According to Shiv Gupta, founder and chief executive officer of Sanctum Wealth Management, the opportunity in India is huge but the industry will need to build capacity to capture it more fully and quickly – apart from macro-economic factors, he identified five influences that will shape the growth trajectory of the industry and the players within it.
The first force is the intensity of competition – not just from incumbents, but also new entrants and substitutes. Taken together with other major changes underway, Gupta says wealth managers will need to be agile, and systematically identify and invest in capabilities that clients consider important and are willing to pay for: performance, engagement and experience.
The second force at play, explains Gupta, is people. Building an edge will depend on how firms manage their people agenda, he adds, particularly the imperative to train and develop people in a skill-scarce environment. It is estimated that India will have around 370,000 HNIs by 2020, which conservatively means that at least 7,500 wealth managers will be needed to service them and there are fewer than 1,500 right now. Given anecdotal evidence that suggests wealth firms’ outlays for training and professional development are less than a third of the country average for all firms, the challenge ahead is quite clear.

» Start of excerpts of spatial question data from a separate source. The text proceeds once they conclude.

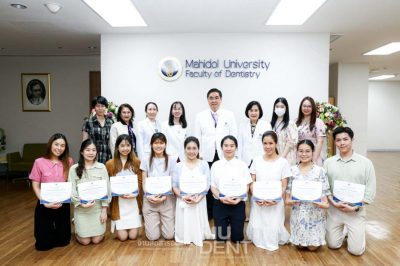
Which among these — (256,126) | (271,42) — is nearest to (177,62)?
(271,42)

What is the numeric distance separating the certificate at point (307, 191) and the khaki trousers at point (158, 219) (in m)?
1.43

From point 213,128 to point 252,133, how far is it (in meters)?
0.54

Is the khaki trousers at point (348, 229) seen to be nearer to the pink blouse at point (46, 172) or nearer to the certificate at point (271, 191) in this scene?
the certificate at point (271, 191)

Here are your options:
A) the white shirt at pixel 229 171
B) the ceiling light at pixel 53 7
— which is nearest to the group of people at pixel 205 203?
the white shirt at pixel 229 171

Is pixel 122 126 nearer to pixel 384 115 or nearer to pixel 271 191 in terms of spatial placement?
pixel 271 191

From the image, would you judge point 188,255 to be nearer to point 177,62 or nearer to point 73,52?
point 177,62

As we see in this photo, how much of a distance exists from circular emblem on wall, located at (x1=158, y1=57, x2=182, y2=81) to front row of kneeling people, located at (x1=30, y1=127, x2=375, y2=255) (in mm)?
2360

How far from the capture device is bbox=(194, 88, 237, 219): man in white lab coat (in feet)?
14.3

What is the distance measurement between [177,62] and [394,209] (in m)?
4.41

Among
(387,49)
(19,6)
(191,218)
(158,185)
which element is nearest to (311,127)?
(191,218)

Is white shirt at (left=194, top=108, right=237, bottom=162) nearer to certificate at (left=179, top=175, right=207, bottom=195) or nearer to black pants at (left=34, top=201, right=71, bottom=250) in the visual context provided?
certificate at (left=179, top=175, right=207, bottom=195)

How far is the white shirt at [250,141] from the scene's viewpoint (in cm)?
429

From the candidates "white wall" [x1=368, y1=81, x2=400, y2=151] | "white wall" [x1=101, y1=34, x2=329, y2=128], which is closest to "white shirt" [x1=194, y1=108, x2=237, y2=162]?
"white wall" [x1=101, y1=34, x2=329, y2=128]

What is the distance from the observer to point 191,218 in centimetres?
357
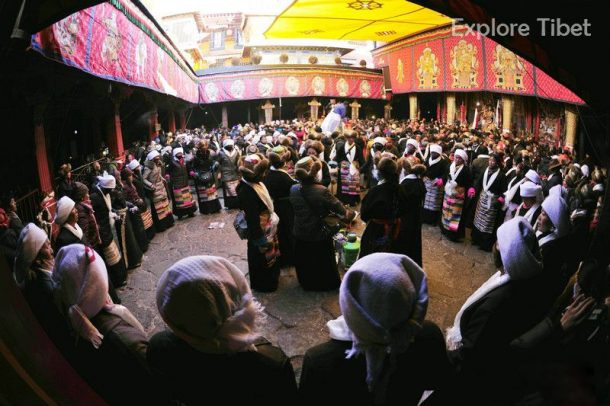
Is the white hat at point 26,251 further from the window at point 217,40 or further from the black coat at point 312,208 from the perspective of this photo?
the window at point 217,40

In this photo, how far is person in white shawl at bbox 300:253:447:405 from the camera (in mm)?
1677

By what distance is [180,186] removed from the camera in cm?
847

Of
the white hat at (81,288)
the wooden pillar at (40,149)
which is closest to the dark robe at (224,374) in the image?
the white hat at (81,288)

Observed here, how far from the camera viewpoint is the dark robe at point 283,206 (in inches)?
219

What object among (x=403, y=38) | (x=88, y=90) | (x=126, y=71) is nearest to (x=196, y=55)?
(x=403, y=38)

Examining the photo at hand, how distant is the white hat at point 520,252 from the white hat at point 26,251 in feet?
9.82

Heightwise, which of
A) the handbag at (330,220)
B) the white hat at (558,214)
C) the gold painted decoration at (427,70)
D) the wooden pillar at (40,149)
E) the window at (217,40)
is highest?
the window at (217,40)

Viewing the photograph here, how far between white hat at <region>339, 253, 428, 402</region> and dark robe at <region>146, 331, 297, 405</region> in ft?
1.26

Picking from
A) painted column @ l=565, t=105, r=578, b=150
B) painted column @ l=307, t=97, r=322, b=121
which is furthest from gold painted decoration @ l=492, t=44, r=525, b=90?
painted column @ l=307, t=97, r=322, b=121

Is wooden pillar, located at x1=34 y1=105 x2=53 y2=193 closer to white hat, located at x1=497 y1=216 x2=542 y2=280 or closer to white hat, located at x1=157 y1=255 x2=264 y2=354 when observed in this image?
white hat, located at x1=157 y1=255 x2=264 y2=354

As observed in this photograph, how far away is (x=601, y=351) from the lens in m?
2.29

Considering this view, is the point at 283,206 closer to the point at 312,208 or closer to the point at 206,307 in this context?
the point at 312,208

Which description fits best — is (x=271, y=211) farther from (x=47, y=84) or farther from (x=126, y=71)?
(x=47, y=84)

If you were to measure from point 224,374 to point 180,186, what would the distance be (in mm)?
7215
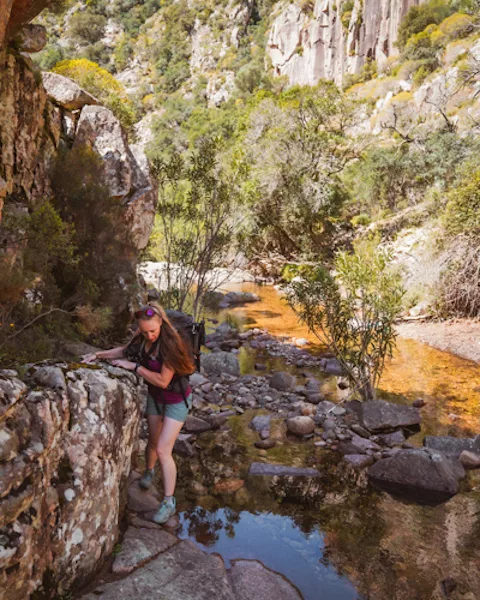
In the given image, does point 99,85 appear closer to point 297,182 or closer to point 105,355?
point 297,182

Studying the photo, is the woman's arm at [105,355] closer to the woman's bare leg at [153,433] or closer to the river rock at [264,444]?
the woman's bare leg at [153,433]

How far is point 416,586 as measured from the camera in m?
3.96

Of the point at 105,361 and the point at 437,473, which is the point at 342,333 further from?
the point at 105,361

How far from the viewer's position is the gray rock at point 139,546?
343 centimetres

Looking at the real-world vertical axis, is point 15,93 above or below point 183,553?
above

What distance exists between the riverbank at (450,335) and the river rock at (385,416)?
5.45m

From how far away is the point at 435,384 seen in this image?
1055cm

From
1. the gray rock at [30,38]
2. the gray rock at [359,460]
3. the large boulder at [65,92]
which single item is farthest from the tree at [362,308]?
the large boulder at [65,92]

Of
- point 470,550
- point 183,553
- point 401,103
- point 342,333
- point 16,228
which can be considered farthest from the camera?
point 401,103

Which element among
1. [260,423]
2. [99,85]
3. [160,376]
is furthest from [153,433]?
[99,85]

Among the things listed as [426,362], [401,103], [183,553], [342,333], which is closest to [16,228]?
[183,553]

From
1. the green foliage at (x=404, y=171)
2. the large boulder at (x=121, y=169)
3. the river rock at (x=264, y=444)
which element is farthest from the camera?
the green foliage at (x=404, y=171)

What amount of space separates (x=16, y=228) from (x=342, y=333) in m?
6.12

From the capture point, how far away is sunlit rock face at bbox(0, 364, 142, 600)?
2611mm
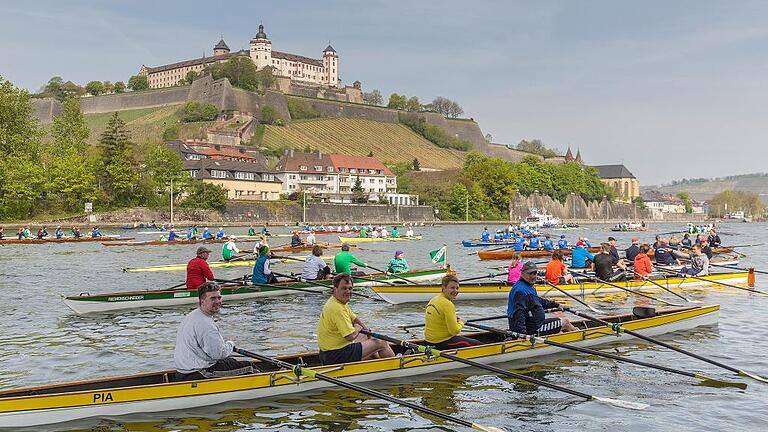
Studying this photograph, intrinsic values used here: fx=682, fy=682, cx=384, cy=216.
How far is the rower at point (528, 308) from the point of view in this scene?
1310 centimetres

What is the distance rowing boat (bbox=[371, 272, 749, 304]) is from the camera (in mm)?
21781

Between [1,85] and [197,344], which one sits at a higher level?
[1,85]

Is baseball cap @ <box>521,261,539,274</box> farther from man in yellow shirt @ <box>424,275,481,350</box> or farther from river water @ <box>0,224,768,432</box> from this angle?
river water @ <box>0,224,768,432</box>

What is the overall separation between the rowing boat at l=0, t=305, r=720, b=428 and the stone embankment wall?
124 m

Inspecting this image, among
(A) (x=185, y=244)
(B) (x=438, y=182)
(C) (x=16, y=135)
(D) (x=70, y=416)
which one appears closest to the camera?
(D) (x=70, y=416)

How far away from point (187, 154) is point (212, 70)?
183ft

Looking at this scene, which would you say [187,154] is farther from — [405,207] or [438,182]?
[438,182]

The third force, which is a big opportunity, is the expansion of product platforms driven by structural changes in the economy. This, predicts Gupta, would provide firms with an expanded toolkit for their clients through the growth of instruments like AIFs, REITs, and the broadening and deepening of capital markets including derivatives. Wealth managers need to equip themselves with the specialist capabilities and the delivery platforms to provide a wider range of solutions to clients on the back of this, he adds.
New technologies represent the fourth force, believes Gupta, and should be thought of as an opportunity as well as a threat. New tools and approaches involving data and analytics, and artificial intelligence, all have the potential to fundamentally alter the way wealth is managed – so incumbents need to invest in building awareness, experimenting and adopting new technologies and practices.
The fifth defining force for the industry is greater transparency and accountability, adds Gupta. Looking at recent actions on the part of global and domestic regulators, the direction of travel is clear – greater investor protection and higher standards of intermediary conduct. This is also what clients want where, often enough, they are willing to pay a premium for trust, he explains. Firms would do well to view practices that demonstrate transparency and accountability as routes to success rather than a set of compliance costs.